What’s notable in these latest public-opinion-poll results, however, is that the gap between the 70 percent of Republicans who say they want less immigration (this is the highest rate recorded this century) and the 19 percent of Democrats who agree with them remains stable. That’s right: It appears that, despite some intraparty movement in attitudes, the inter-party division is about as wide as it was when President Trump was inaugurated. After a moment’s relief (that there hasn’t been further deterioration), one can’t help but wonder why we’ve made no progress since.
The causes of cultural trends are many and mazelike, but take an honest look at what has happened since 2021: Somehow, the Biden administration has managed to have the sort of effect on the socio-economic salience of this issue that his predecessor could only dream of. He has made immigration controversial enough and troubling enough even for Democrats and independents, while exacerbating Republicans’ fears and all but ensuring that they’ll vote on this issue again—and against him—in 2024.
Nod in approval of:
Senator John Cornyn (R., Texas) who helped organize, and joined a group of his peers on, a drive from El Paso to southern New Mexico to visit the Southwest border. In a Congress likely to do hardly any work, the Texan isn’t itching to soft-quit just yet.

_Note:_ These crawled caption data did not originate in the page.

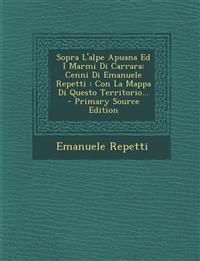 Sopra L'alpe Apuana Ed I Marmi Di Carrara: Cenni Di Emanuele Repetti : Con La Mappa Di Questo Territorio...
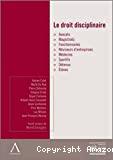 Le Droit disciplinaire : avocats, magistrats, fonctionnaires, réviseurs d'entreprise, médecins, sportifs, détenus, élèves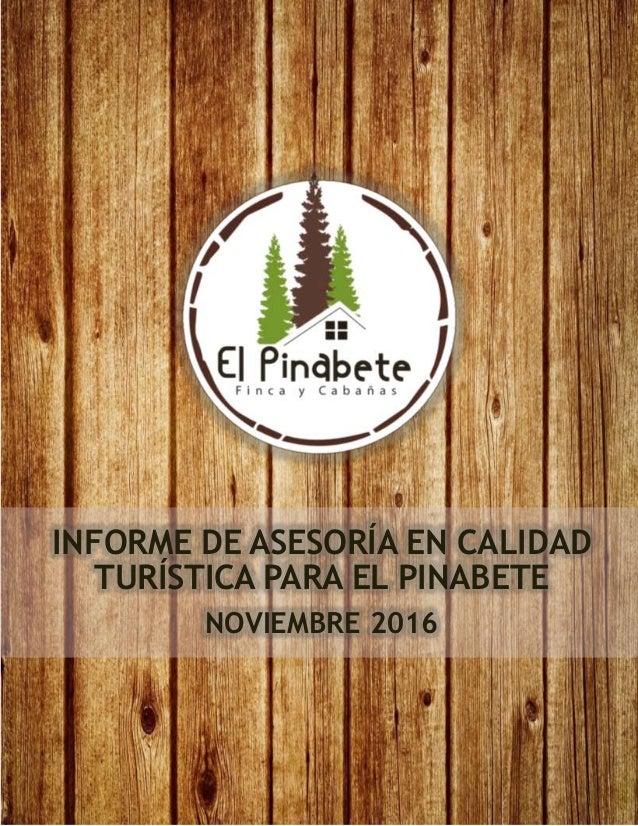 INFORME DE ASESORÍA EN CALIDAD TURÍSTICA PARA EL PINABETE NOVIEMBRE 2016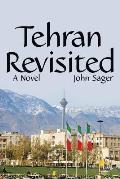 Tehran Revisited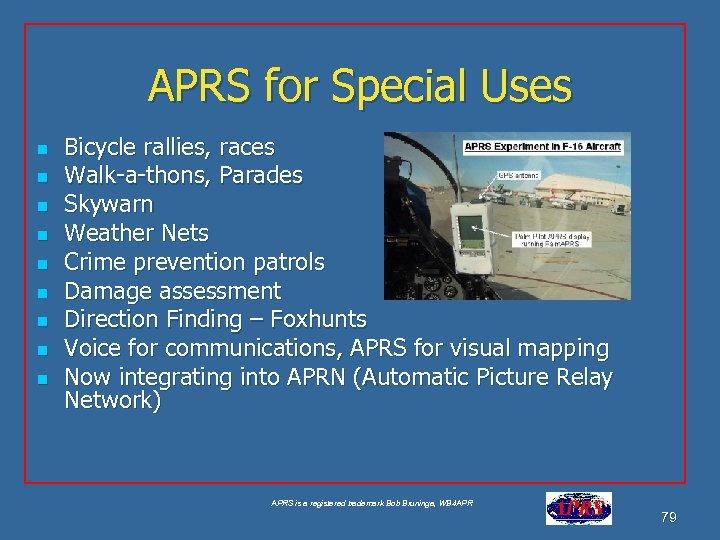 APRS for Special Uses n n n n n Bicycle rallies, races Walk-a-thons, Parades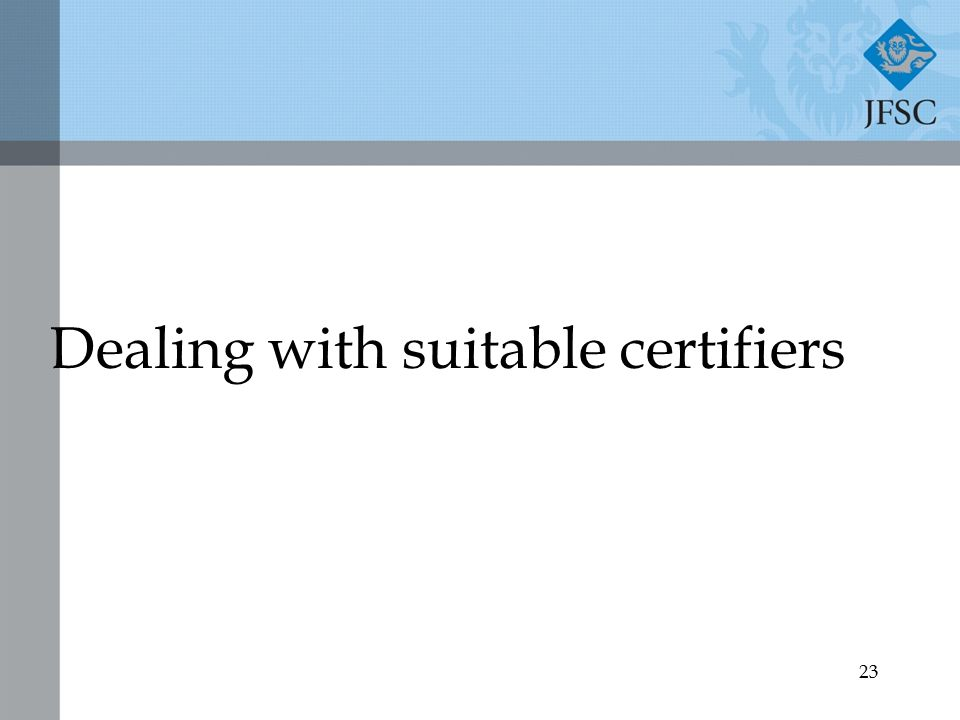 23 Dealing with suitable certifiers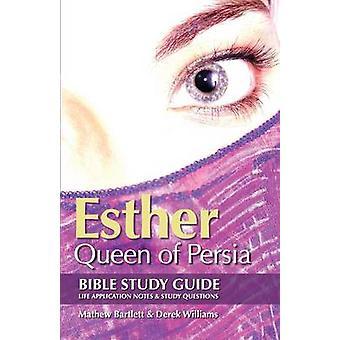 Esther - Queen of Persia - Bible Study Guide by Mathew Bartlett - Derek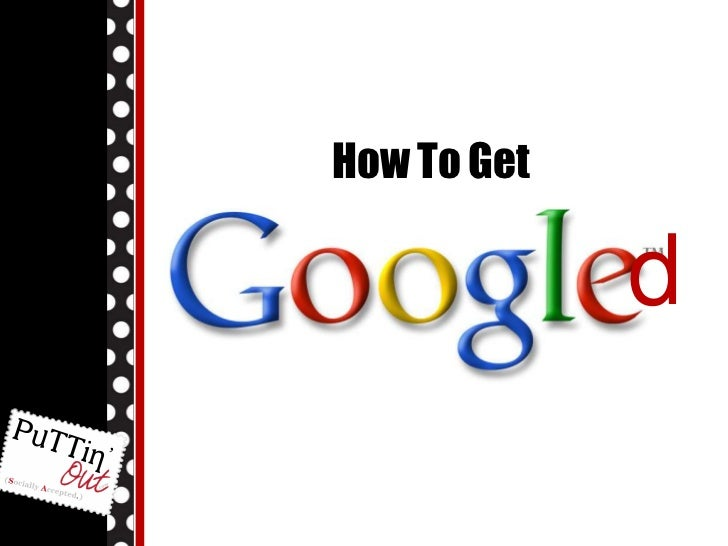 How To GET GOOGLED
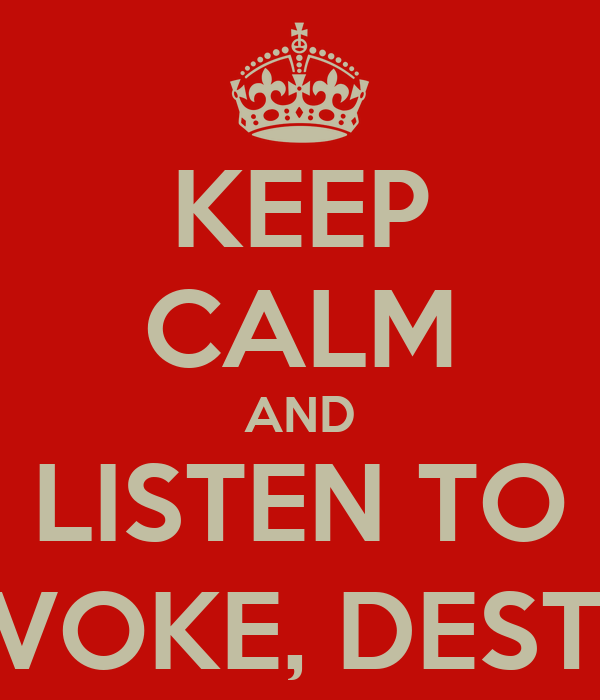 KEEP CALM AND LISTEN TO PROVOKE, DESTROY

John Cornyn greets then–CBP Acting Deputy Commissioner Ronald D. Vitiello in Washington, D.C., May 23, 2017
Alex Nowrasteh and Jessica Vaughan, who duked it out on an episode of Bari Weiss’s Honestly (the podcast of the charismatic young journalist whom the New York Times foolishly chased away in 2020), guest-moderated by Kmele Foster. I found the arguments voiced from one of the two directions far more convincing, but we should applaud the act of the debate as such. More of this, please.
Stephen Yale-Loehr and Cornell Law, who organized an excellent immigration-policy event at the National Press Club in Washington, D.C., last week. I’ll link you to the recording when it becomes available, in next month’s missive.

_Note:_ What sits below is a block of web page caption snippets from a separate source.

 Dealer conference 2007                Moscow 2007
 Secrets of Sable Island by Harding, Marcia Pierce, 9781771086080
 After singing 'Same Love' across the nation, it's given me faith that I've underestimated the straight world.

From left to right: Stephen Yale-Loehr (Cornell Law), Muzaffar Chishti (Migration Policy Institute), Kristie De Peña (Niskanen Center), Glenn Hamer (Texas Association of Business), Matthew Johnson (Klein/Johnson Group), Rebecca Tallent (National Immigration Forum)
Squint skeptically at:
Public opinion and public-opinion polls.
The U.K. is now “among the most accepting countries for foreign workers,” reads a headline in the Guardian. How did this happen in a country whose separation from a free labor market was finalized just two years ago? Perhaps one invariably misses what one no longer has. Or perhaps the fact (and perception) that Britain has regained control of her borders assuaged the public’s anxiety of powerlessness that had driven its anti-immigration sentiment in the first place.
NYC’s Eric Adams, the mayor of a “sanctuary city” who is reportedly handing migrants free bus tickets to Canada. (Quebec’s immigration minister now points out that migrants should be seeking asylum in their first country of arrival.) Can we finally—in all honesty—acknowledge that the situation at the Southwest border is indeed a crisis, and allow ourselves to negotiate a solution?